Non aiuta a capire Torino. E soprattutto non aiuta a capire l’Italia di oggi.
Infatti, non è diminuita la capacità di mobilitazione, è cambiato ciò che
mobilita. Per oltre un secolo il lavoro industriale è stato la struttura stessa
della vita collettiva. La fabbrica non era soltanto produzione: era mobilità
sociale, organizzazione del tempo, identità urbana. Scioperare significava
difendere non solo il salario ma il futuro. Oggi quella promessa non esiste più.

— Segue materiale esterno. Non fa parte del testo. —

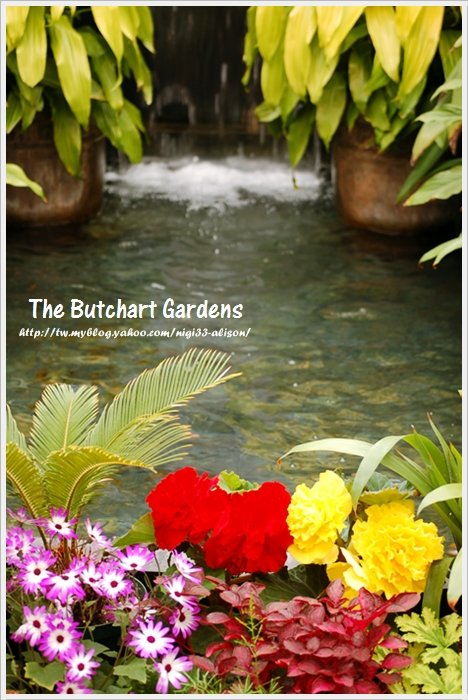 布查花園7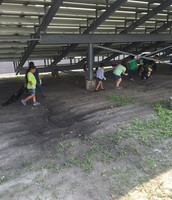1st Grade Earth Day Clean Up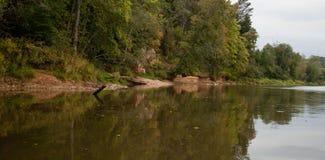 Взгляд побережья реки леса в осени Стоковое Изображение RF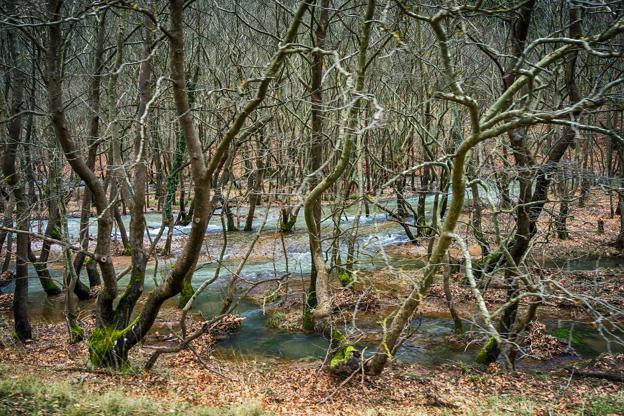 Διαφάνεια 22 από 35: Thick leafless forest with stream running down in winter, in Kalavryta Greece.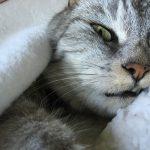 猫のひんやりベッドがひんやりし過ぎて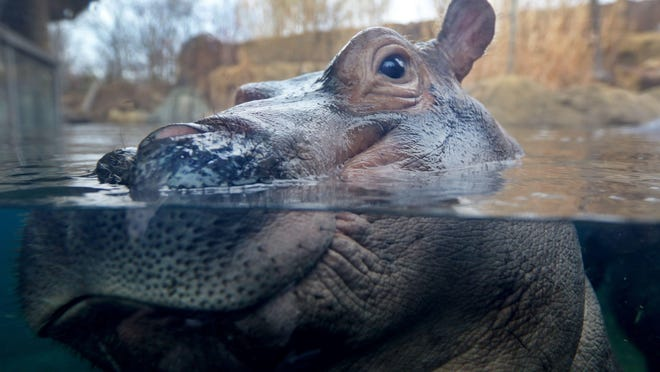 Fiona the hippo, who knows exactly what a first down is.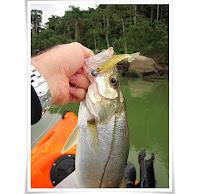 Foto de um robalo iscado por uma isca artificial de camarao laguna one soft baits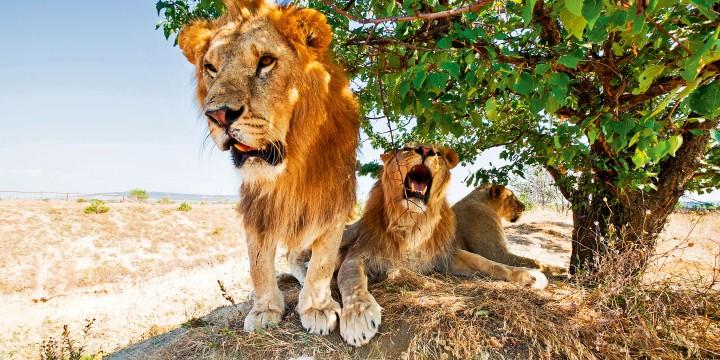 7 лучших зоопарков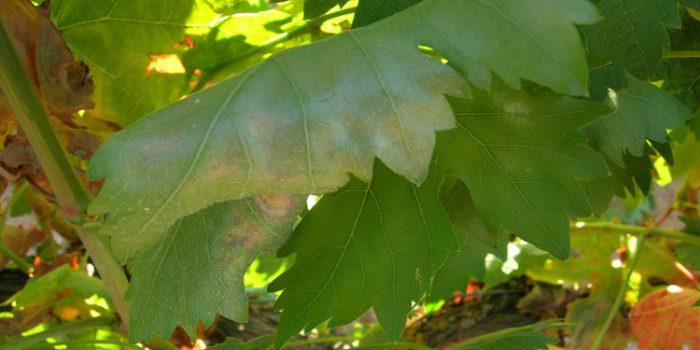 Sales de Cobre, remedio para el Mildiu y otras plagas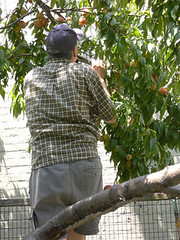 Peach Picking - Lou on a ladder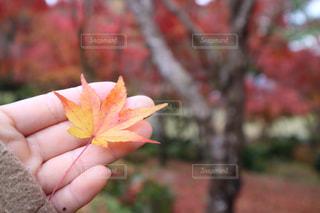 花を持っている手の写真・画像素材[936750]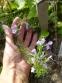Чабер полуколосовидный (Satureja subspicata) - 1
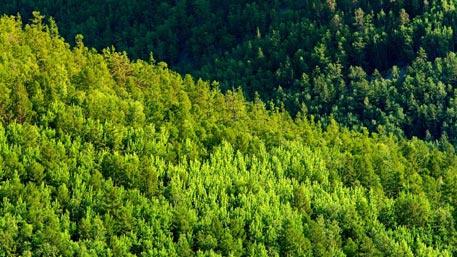 Черепа на деревьях: жуткая находка в лесу испугала жителей Челябинска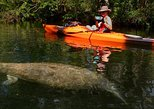 Self-Guided Kayaking Manatee and Dolphin Tour. Cape Canaveral, FL, UNITED STATES
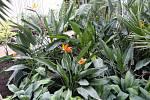 Květy a úroda citrusů v palmovém skleníku v Olomouci. 6. února 2020. Strelície královská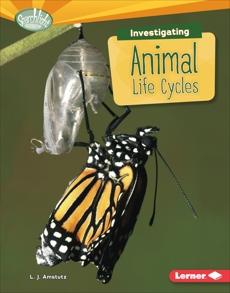 Investigating Animal Life Cycles, Amstutz, L. J.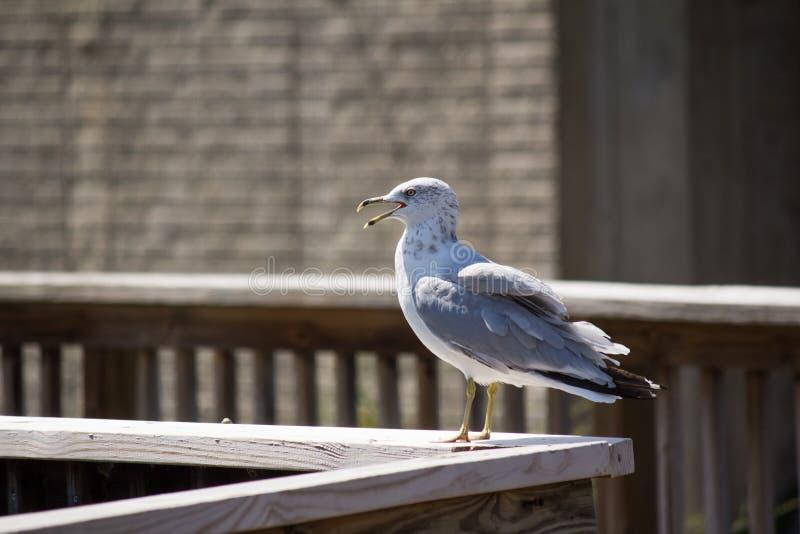 Stå seagull arkivfoto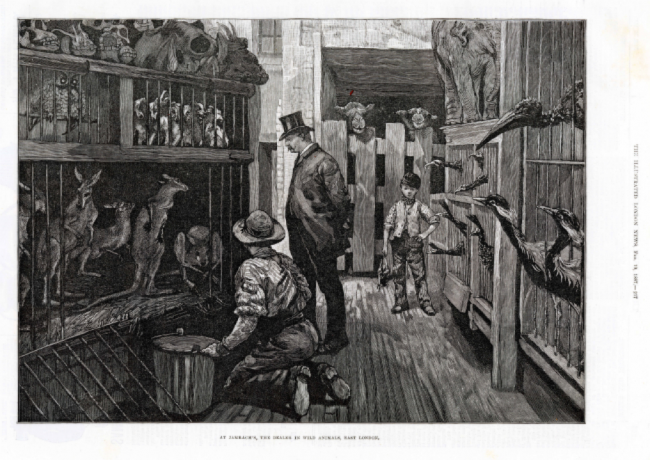 The interior of Jamrach's shop, taken from The London Illustrated News, 1887 | Courtesy of Horniman Gallery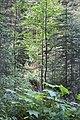 Wapta Falls Trail IMG 4930.JPG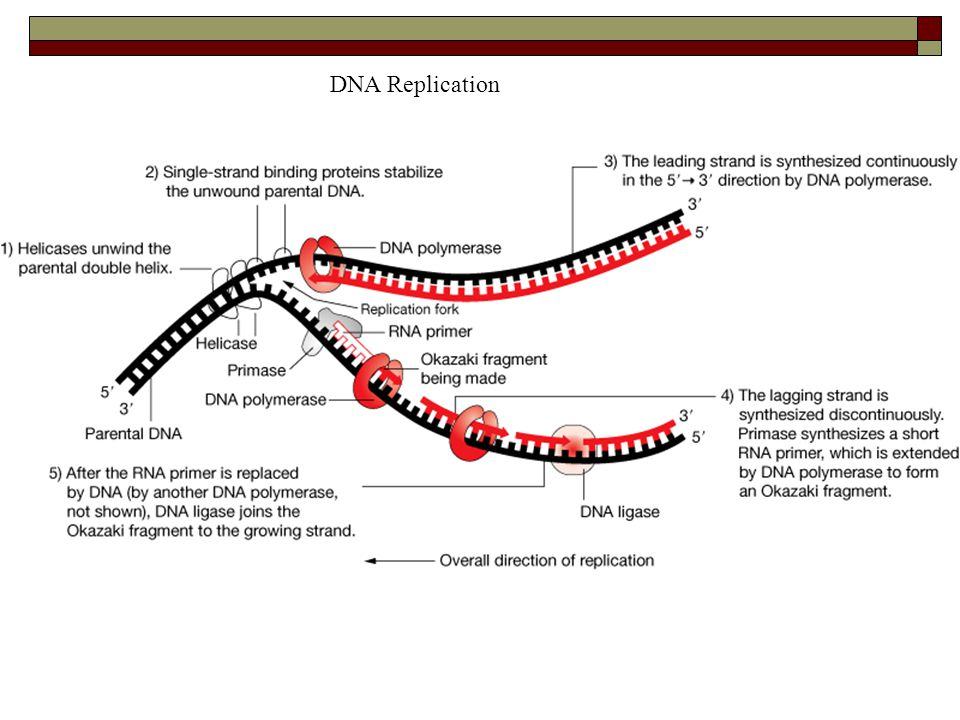 DNA Replication Follow the steps in order to review the process
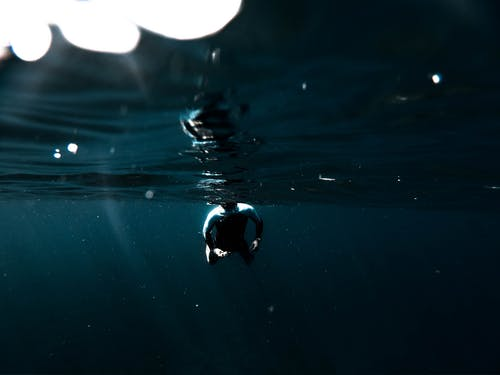 Free stock photo of gopro, mald, underwater
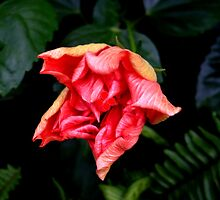 Hibiscus Flowering Bud by Koon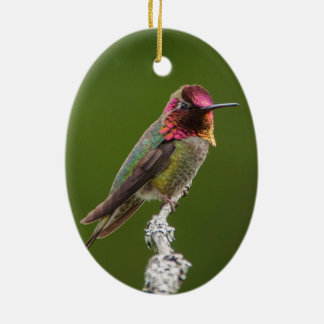 Anna's Hummingbird and Fuschia Ceramic Ornament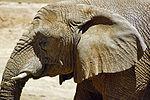 2012-06-09 Oakland Zoo 056 (7439971318).jpg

La deindustrializzazione non è solo un processo economico: è diventata un fatto
interiorizzato. L’automotive appare un settore in ritirata globale, deciso da
catene produttive e centri finanziari lontani dalla città. Anche chi ne
subirebbe le conseguenze fatica a immaginare che una manifestazione possa
davvero modificarne il destino. Il lavoro resta un valore, ma non è più
percepito come terreno politico contendibile. Lo spazio urbano sì. La
mobilitazione per Askatasuna ha avuto una forza simbolica immediata: non parlava
di scenari economici complessi, ma di presenza dello Stato, libertà di dissenso,
possibilità di esistere nella città. Era un conflitto leggibile senza mediazioni
tecniche. Non riguardava una categoria, ma un “noi” potenziale, anche per chi
non frequenta quel luogo. È una differenza decisiva: il lavoro oggi non unisce
perché segmentato — tra occupati, precari, studenti, professionisti — mentre il
conflitto simbolico unisce perché riguarda il riconoscimento. Il primo chiede
previsione del futuro, il secondo reazione nel presente.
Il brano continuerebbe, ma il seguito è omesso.